* **Text provided**:
────
Monday, September 12, 2011

A Michigan Vacation With Kids: Saugatuck


Michigan seems like a dream to me now.

Feeling a little Simonion nostalgia for our Big Trip, after all, it was a whole month ago and the details are getting soft. No man in a gabardine suit, but there was a bit of "I'm lost," while everyone was sleeping. Oh, you know me; there's always some falling down. But most of the days and nights were very happy; I'm flying high on progesterone which made the whole trip possible (I will save the TMI medicinal details for another post.)

Small towns sometimes give me the Been There Done Thats, (Love ya, Delavan!) but Saugatuck just keeps getting better and better. Of course it is our gatekeepers, dear cousin Sally and her lovely hubbie Erik, who enrich and deepen our time with dollops of family love, local culture and stories from the front lines of small town life.

Erik is a part time first responder for the fire department, (his pager took him out of bed five times the Saturday night we arrived but he was sweet and amiable as ever over breakfast the next morning at the Elbow Room) and Sally does design and cheerleading for the historical society and the chamber of commerce so they both have their hands deep in the good stuff of this beautiful arts and agriculture community.

There's news of a big developer from Oklahoma trying to buy up land north of town, (he offered one landowner with acres of untouched nature the grand sum of one meeellion dollars.) There's a drive to save a Douglas root beer stand from the '50s, built from 110 curved redwood staves in the shape of a giant barrel.

(I'm always tickled at how the characters in the small town stories keep cycling through - like a play with a big cast but few actors who are compelled to play multiple parts. The guy who runs the dune ride, the restaurant owner, the fire chief, all keep reappearing wearing different hats. The mayor catered the wedding of my friend Chris, who has a summer house here, and who, to my thrill, I ran into when we were both taking morning runs along beautiful Lakeshore Drive.)

Sally's current projects (of many!) include the design of The Village Table, "a delicious history of food in the Saugatuck-Douglas area" including stories of a 1917 fried muskrat banquet (sauerkraut on the side) and plenty of yummy contemporary recipes from local restaurants. Drunken Shrimp Sambuca from Everyday People, anyone?

The Village Table devotes an entire chapter to that local favorite, ice cream, and after dinner on Saturday, Sally gave the girls a plastic baggie and helped them pour in sugar, half and half and some vanilla extract. They sealed up the bags, then placed them in larger baggies with salt and ice. We helped the girls squeeze and pummel their bags and five minutes later, voila! Ice cream!

Can you guess how much the girls love coming here?

Sunday was rainy, so we took the girls to the Express Yourself Art Barn where the girls happily painted ceramics under cheery Christmas lights and giggled as they slurred the name of the place. The barn door was open to a view of the cool rain and a gorgeous Midwest garden in bloom.
────
* **Instructions to follow**: Print the passage of the Saugatuck vacation post that begins with the words "A Michigan Vacation" and ends with "for another post.)", copying it word for word.

* **Provided data**:
────
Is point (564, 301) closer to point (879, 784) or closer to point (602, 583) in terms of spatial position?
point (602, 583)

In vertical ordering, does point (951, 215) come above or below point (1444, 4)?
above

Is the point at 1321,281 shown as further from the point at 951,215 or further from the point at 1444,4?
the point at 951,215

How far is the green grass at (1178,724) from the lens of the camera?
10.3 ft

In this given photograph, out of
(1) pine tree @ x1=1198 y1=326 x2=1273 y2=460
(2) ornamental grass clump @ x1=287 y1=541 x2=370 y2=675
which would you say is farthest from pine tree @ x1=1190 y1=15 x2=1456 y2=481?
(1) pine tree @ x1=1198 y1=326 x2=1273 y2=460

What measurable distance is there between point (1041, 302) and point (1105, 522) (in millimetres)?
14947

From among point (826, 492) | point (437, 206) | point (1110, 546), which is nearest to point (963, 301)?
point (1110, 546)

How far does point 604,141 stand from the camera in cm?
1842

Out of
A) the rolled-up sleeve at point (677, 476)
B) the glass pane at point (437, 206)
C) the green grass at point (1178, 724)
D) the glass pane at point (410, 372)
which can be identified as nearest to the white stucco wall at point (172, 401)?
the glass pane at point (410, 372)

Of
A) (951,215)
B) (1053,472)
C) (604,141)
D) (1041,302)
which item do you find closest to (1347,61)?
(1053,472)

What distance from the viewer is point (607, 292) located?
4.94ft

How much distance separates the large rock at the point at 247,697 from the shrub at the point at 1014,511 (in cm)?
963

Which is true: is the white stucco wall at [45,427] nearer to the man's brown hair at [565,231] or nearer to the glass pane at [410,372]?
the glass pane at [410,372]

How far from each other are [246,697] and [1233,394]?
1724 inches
────
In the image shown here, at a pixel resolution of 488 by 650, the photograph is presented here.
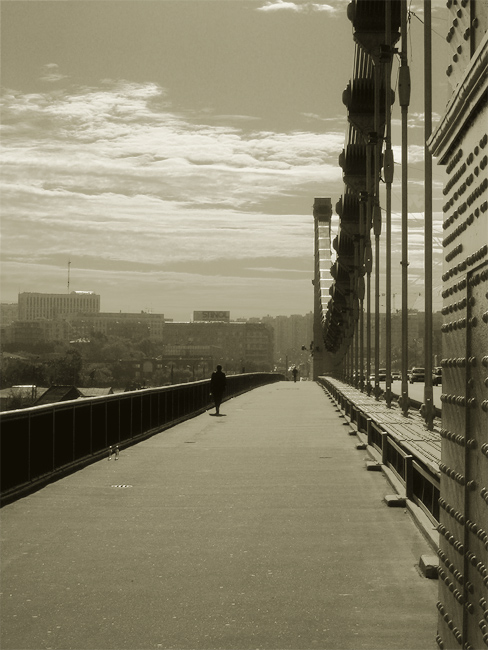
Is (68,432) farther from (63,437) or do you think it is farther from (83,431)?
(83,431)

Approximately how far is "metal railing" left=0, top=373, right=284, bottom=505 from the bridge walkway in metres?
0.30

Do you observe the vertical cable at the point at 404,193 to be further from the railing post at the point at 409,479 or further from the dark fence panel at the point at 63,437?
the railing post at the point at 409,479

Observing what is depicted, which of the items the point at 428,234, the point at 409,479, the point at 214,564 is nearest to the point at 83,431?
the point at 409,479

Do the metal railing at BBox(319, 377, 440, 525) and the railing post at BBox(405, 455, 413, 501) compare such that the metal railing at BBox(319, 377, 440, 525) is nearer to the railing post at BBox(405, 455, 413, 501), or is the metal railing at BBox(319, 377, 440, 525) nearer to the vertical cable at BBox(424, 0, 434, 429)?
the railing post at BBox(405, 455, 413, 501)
────
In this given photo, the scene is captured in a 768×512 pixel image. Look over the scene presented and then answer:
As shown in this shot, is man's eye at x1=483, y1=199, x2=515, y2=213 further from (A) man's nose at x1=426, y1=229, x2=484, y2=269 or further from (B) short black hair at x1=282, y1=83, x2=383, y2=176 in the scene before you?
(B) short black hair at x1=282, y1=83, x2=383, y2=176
────
* **The answer**:
A Michigan Vacation With Kids: Saugatuck


Michigan seems like a dream to me now.

Feeling a little Simonion nostalgia for our Big Trip, after all, it was a whole month ago and the details are getting soft. No man in a gabardine suit, but there was a bit of "I'm lost," while everyone was sleeping. Oh, you know me; there's always some falling down. But most of the days and nights were very happy; I'm flying high on progesterone which made the whole trip possible (I will save the TMI medicinal details for another post.)